Peach Bowl champion

Peach Bowl, W 24–18 vs. Clemson
- Conference: Southwest Conference

Ranking
- Coaches: No. 15
- AP: No. 14
- Record: 8–4 (5–3 SWC)
- Head coach: Grant Teaff (8th season);
- Offensive coordinator: John O'Hara (1st season)
- Co-offensive coordinator: Duke Christian (1st season)
- Offensive scheme: I formation
- Home stadium: Baylor Stadium

= 1979 Baylor Bears football team =

American college football season

The 1979 Baylor Bears football team represented the Baylor University in the 1979 NCAA Division I-A football season. The Bears finished the regular season fourth in the Southwest Conference. A win over Clemson in the Peach Bowl capped the season.

==Schedule==

| Date | Opponent | Rank | Site | Result | Attendance | Source |
| September 8 | Lamar* |  | Baylor Stadium; Waco, TX; | W 20–7 | 25,000 |  |
| September 15 | Texas A&M |  | Baylor Stadium; Waco, TX (rivalry); | W 17–7 | 48,500 |  |
| September 22 | at No. 2 Alabama* |  | Legion Field; Birmingham, AL; | L 0–45 | 77,512 |  |
| September 29 | Texas Tech |  | Baylor Stadium; Waco, TX (rivalry); | W 27–17 | 35,800 |  |
| October 6 | at No. 6 Houston |  | Astrodome; Houston, TX (rivalry); | L 10–13 | 37,142 |  |
| October 13 | at SMU |  | Texas Stadium; Irving, TX; | W 24–21 | 65,101 |  |
| October 20 | at Army* |  | Michie Stadium; West Point, NY; | W 55–0 | 32,591 |  |
| October 27 | TCU |  | Baylor Stadium; Waco, TX (rivalry); | W 16–3 | 36,250 |  |
| November 10 | at No. 9 Arkansas | No. 17 | Razorback Stadium; Fayetteville, AR; | L 20–29 | 43,284 |  |
| November 17 | Rice | No. 20 | Baylor Stadium; Waco, TX; | W 45–14 | 28,500 |  |
| November 24 | at No. 6 Texas | No. 17 | Texas Memorial Stadium; Austin, TX (rivalry); | L 0–13 | 63,288 |  |
| December 31 | vs. No. 18 Clemson* | No. 19 | Atlanta–Fulton County Stadium; Atlanta, GA (Peach Bowl); | W 24–18 | 57,321 |  |
*Non-conference game; Homecoming; Rankings from AP Poll released prior to the game;

==Game summaries==

===Peach Bowl===

Freshman DB Kyle Woods, who injured his neck in preseason practice, spoke to the team before the game and was on the sidelines in wheelchair as team wore No. 23 towels as tribute.

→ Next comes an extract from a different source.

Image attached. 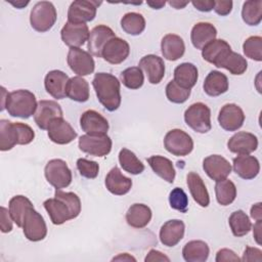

| Team | 1 | 2 | 3 | 4 | Total |
|---|---|---|---|---|---|
| • Baylor | 0 | 14 | 10 | 0 | 24 |
| Clemson | 7 | 0 | 3 | 8 | 18 |

==Team players drafted into the NFL==
The following players were drafted into professional football following the season.

| Player | Position | Round | Pick | Franchise |
| William Glass | Guard | 4 | 86 | Cincinnati Bengals |
| Arland Thompson | Guard | 4 | 103 | Chicago Bears |
| Keith Bishop | Guard | 6 | 157 | Denver Broncos |
| Bo Taylor | Running back |  |  | Tampa Bay |
| Andrew Melontree | Linebacker | 6 | 159 | Cincinnati Bengals |
| Gary Don Johnson | Defensive tackle | 7 | 168 | Cincinnati Bengals |
| Kirk Collins | Defensive back | 7 | 176 | Los Angeles Rams |
| Thomas Brown | Defensive end | 11 | 302 | Philadelphia Eagles |
| Frank Pollard | Running back | 11 | 305 | Pittsburgh Steelers |
| Howard Fields | Defensive back | 12 | 329 | Philadelphia Eagles |

==Awards and honors==
- Mike Singletary, (All-America) honors
- Mike Singletary, Davey O'Brien Memorial Trophy, awarded to the most outstanding player in the Southwest Conference.
- Mike Singletary was the only college junior to be selected to the All-Southwest Conference Team of the 1970s.